What is magnetism? How does Earth create a magnetosphere? What effect does the magnetosphere have on the planet?
The magnet on the left is a horseshoe magnet. As you can see, it can pick up paper clips. It has a magnetic field because it has domains in the metal where the electron spins are aligned.
The magnet on the right is an electromagnet. It has a magnetic field that arises because of the current in the wire wrapped around the nail. Moving electric charges create a magnetic field.
The nail wrapped with insulated copper wire only acts as a magnet when the electric current flows through the wire. The motion of electrons in the wire creates the magnetic field.
Here we see iron filings suspended in oil. Again, the electromagnet only exerts a magnetic field on the filings when the current is on.
Earth has a liquid metallic outer core that is rapidly spinning. The motion of the charged particles in the outer core create a magnetic field that envelops the Earth, called a magnetosphere. The magnetosphere is not spherical like a ball. It would be shaped something more like this if it were not for outside influences.
Material streaming off the Sun creates a solar wind, consisting mostly of photons, protons and electrons. The solar wind pushes against Earth's magnetosphere, changing its shape.
Just as the motion of charged particles creates a magnetic field, a magnetic field affects the trajectories of charged particles. Earth's magnetosphere deflects charged particles such as protons and electrons. Protons from the Sun and elsewhere in outer space can be traveling extremely fast, and can be very hazardous to living organisms. Cosmic rays made of these rapidly moving particles can be detrimental to living tissue. Our magnetosphere largely protects us from these affects.
Occasionally, the Sun ejects a large blast of plasma from its surface, called a coronal mass ejection (CME). Usually this plasma is directed away from Earth, but sometimes we do happen to lie in its path.

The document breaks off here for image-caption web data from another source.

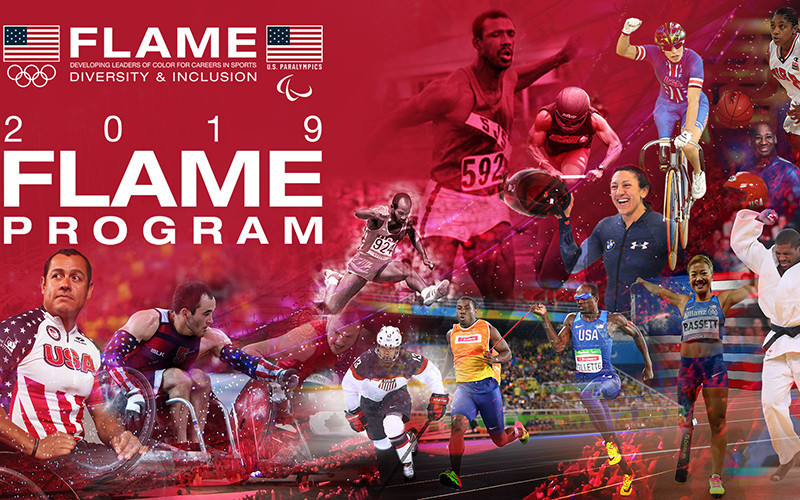 A total of 30 students have been selected to participate in this year's FLAME programme ©USOC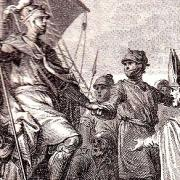 Louis IV, rappel d'Angleterre en 936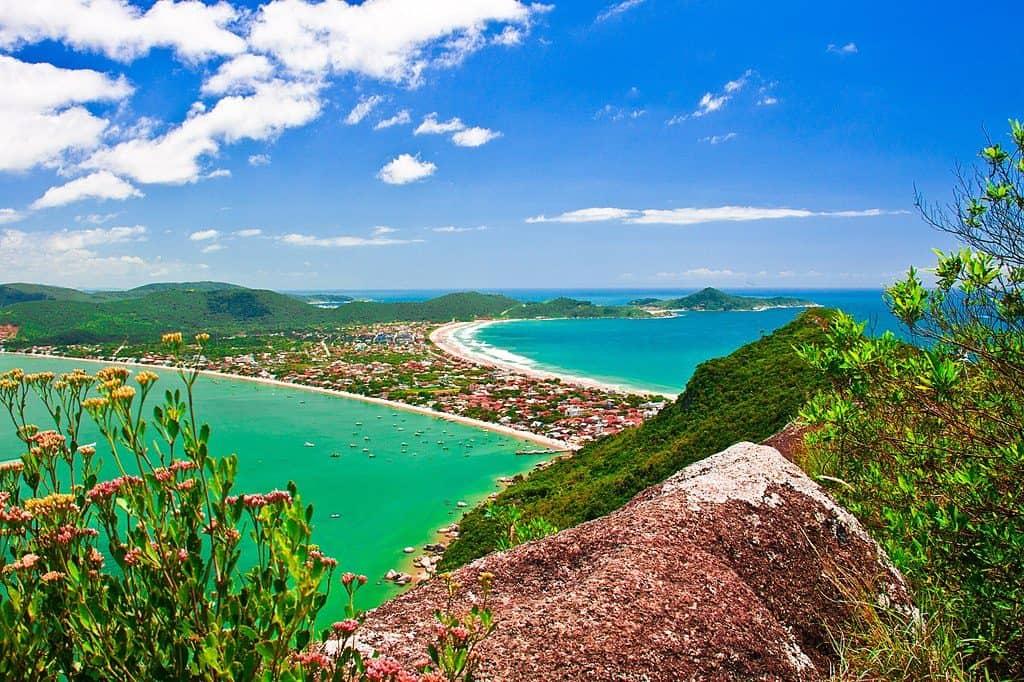 Este é o melhor estado do Brasil para viajar e nós podemos provar [edição 2020]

This animation from NASA's Goddard Space Flight Center illustrates what happens when a coronal mass ejection collides with Earth. Earth's magnetosphere largely deflects the CME but becomes very elongated and can reconnect along the magnetic field lines. The reconnection can cause large displays of the Aurora Borealis and Aurora Australis. Coronal mass ejections can also be hazardous for satellites and their sensitive electronics.
The northern lights, or Aurora Borealis, is a phenomenon that occurs when charged particles from the solar wind collide with atoms in the atmosphere. The collisions cause electrons in the atmospheric gas to become excited, and then emit photons as they drop back down to ground state.
Various colors are attributed to the different kinds of gas present at different altitudes. The most common colors are green and yellow, caused by collisions with oxygen atoms in the atmosphere. Collisions with nitrogen atoms can result in red, violet and occasionally, blue auroras.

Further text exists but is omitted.